[BEGIN Material for the task]

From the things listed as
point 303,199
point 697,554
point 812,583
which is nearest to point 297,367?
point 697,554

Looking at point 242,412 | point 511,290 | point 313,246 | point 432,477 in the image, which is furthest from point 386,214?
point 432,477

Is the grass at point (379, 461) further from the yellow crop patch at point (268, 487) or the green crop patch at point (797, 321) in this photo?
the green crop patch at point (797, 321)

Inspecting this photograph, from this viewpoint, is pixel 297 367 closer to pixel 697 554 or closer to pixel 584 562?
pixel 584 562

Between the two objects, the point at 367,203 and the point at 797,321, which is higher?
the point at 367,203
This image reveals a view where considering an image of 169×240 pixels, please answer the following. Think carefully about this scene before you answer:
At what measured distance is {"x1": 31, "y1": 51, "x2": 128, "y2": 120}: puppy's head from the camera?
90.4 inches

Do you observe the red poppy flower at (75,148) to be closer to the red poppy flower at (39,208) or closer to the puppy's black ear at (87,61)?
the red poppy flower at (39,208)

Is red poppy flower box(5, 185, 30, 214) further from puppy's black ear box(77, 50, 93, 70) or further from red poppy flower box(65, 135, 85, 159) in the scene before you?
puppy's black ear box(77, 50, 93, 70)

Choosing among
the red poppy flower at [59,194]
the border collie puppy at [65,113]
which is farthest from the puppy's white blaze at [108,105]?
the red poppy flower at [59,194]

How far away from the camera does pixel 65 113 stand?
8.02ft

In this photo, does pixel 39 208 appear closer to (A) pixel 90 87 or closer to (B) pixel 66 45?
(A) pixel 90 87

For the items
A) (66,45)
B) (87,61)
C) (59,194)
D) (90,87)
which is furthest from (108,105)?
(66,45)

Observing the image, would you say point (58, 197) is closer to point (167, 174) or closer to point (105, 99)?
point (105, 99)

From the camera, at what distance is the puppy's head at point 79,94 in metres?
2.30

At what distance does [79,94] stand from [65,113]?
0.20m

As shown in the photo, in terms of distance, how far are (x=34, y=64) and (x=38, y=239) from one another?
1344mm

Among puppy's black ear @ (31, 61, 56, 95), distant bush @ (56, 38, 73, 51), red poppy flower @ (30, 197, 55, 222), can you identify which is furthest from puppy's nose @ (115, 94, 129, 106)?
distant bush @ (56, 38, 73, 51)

[END Material for the task]

**Goal of the exercise:** Reproduce every entry above verbatim, including each answer.

**Task result:**
From the things listed as
point 303,199
point 697,554
point 812,583
which is nearest to point 297,367?
point 697,554

Looking at point 242,412 | point 511,290 | point 313,246 | point 432,477 in the image, which is furthest from point 386,214?
point 432,477

Is the grass at point (379, 461) further from the yellow crop patch at point (268, 487) or the green crop patch at point (797, 321) in this photo?
the green crop patch at point (797, 321)

Inspecting this photograph, from this viewpoint, is pixel 297 367 closer to pixel 697 554 or closer to pixel 584 562?
pixel 584 562

Between the two objects, the point at 367,203 and the point at 797,321, which is higher?
the point at 367,203
This image reveals a view where considering an image of 169×240 pixels, please answer the following. Think carefully about this scene before you answer:
At what measured distance is {"x1": 31, "y1": 51, "x2": 128, "y2": 120}: puppy's head from the camera?
90.4 inches

Do you observe the red poppy flower at (75,148) to be closer to the red poppy flower at (39,208) or closer to the puppy's black ear at (87,61)?
the red poppy flower at (39,208)

Is red poppy flower box(5, 185, 30, 214) further from puppy's black ear box(77, 50, 93, 70) or further from red poppy flower box(65, 135, 85, 159) in the scene before you?
puppy's black ear box(77, 50, 93, 70)

Choosing among
the red poppy flower at [59,194]
the border collie puppy at [65,113]
which is farthest from the puppy's white blaze at [108,105]?
the red poppy flower at [59,194]

How far away from the camera does pixel 65 113 stand?
8.02ft

In this photo, does pixel 39 208 appear closer to (A) pixel 90 87 or closer to (B) pixel 66 45?
(A) pixel 90 87

For the items
A) (66,45)
B) (87,61)
C) (59,194)
D) (90,87)
which is furthest from (108,105)?
(66,45)

Observing the image, would you say point (58, 197) is closer to point (167, 174) or closer to point (105, 99)?
point (105, 99)

From the camera, at what distance is the puppy's head at point 79,94 in metres?
2.30

At what distance does [79,94] stand from [65,113]?
0.20m

As shown in the photo, in terms of distance, how far are (x=34, y=64) and (x=38, y=239) from one another?
1344mm

Among puppy's black ear @ (31, 61, 56, 95), distant bush @ (56, 38, 73, 51), red poppy flower @ (30, 197, 55, 222), can you identify which is furthest from puppy's nose @ (115, 94, 129, 106)?
distant bush @ (56, 38, 73, 51)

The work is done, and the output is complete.